→ Work request:
Nothing but the lines below between the line holding "New Zealand, site AIV_DCAMD03." and the line holding "category: cat", inclusive, should appear in the answer, each set down exactly.

···

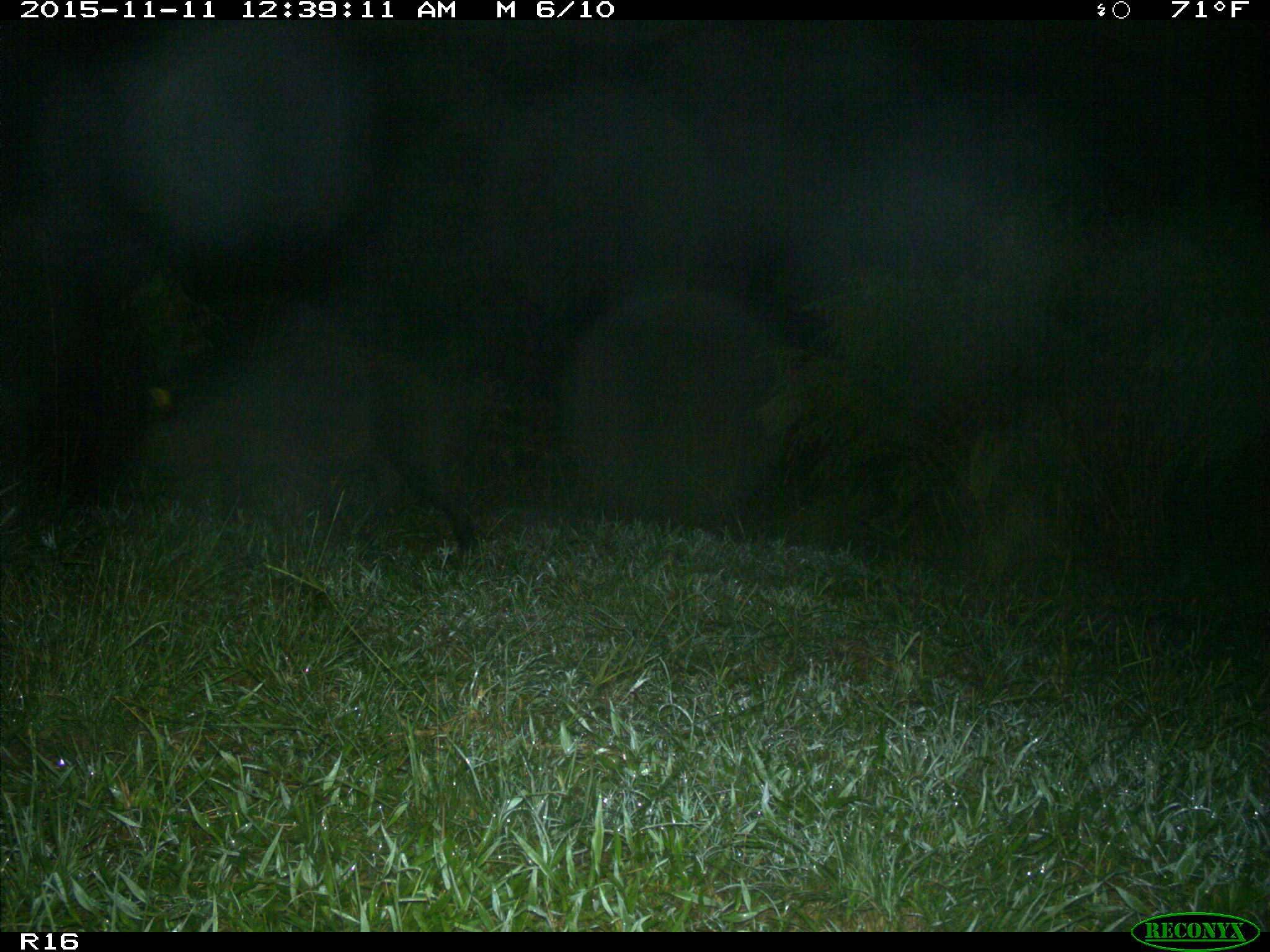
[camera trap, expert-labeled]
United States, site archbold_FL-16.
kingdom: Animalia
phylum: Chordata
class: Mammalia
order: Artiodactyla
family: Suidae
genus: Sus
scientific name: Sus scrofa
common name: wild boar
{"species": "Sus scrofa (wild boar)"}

···

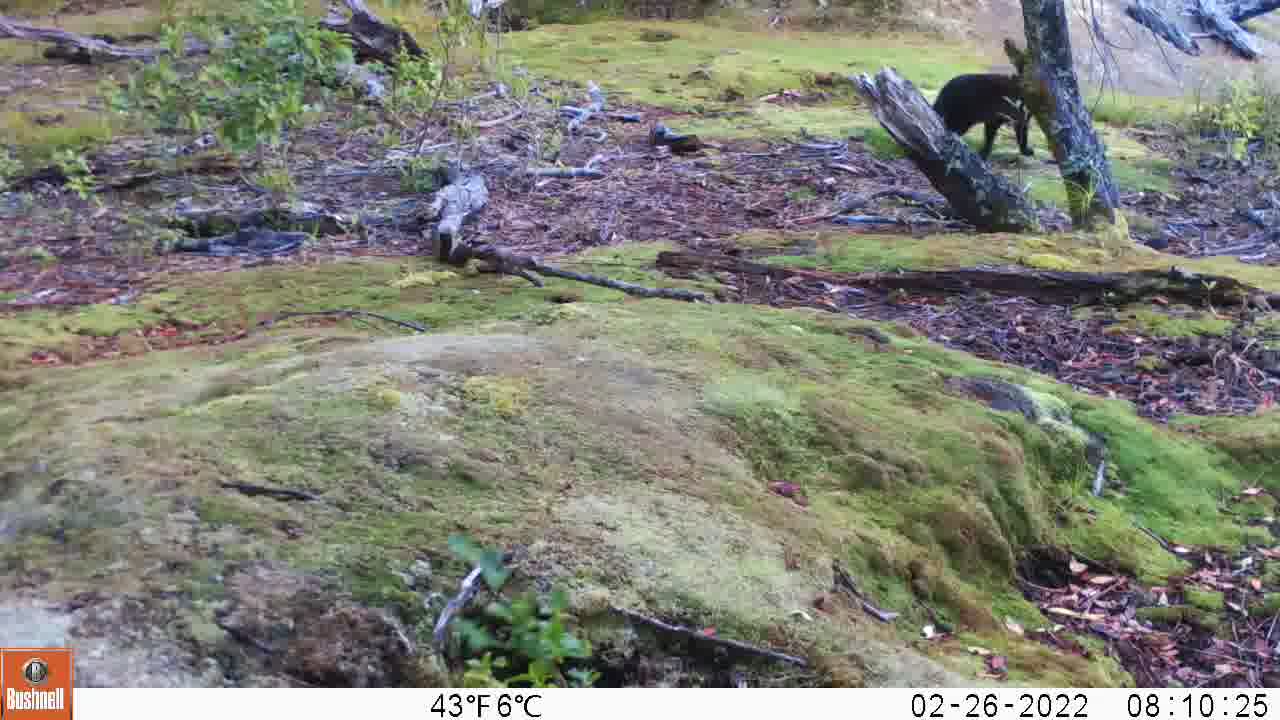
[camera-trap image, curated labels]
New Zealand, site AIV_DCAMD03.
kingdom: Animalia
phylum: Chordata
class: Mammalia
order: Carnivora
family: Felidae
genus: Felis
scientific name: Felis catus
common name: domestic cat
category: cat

···

→ The completed task:
New Zealand, site AIV_DCAMD03.
kingdom: Animalia
phylum: Chordata
class: Mammalia
order: Carnivora
family: Felidae
genus: Felis
scientific name: Felis catus
common name: domestic cat
category: cat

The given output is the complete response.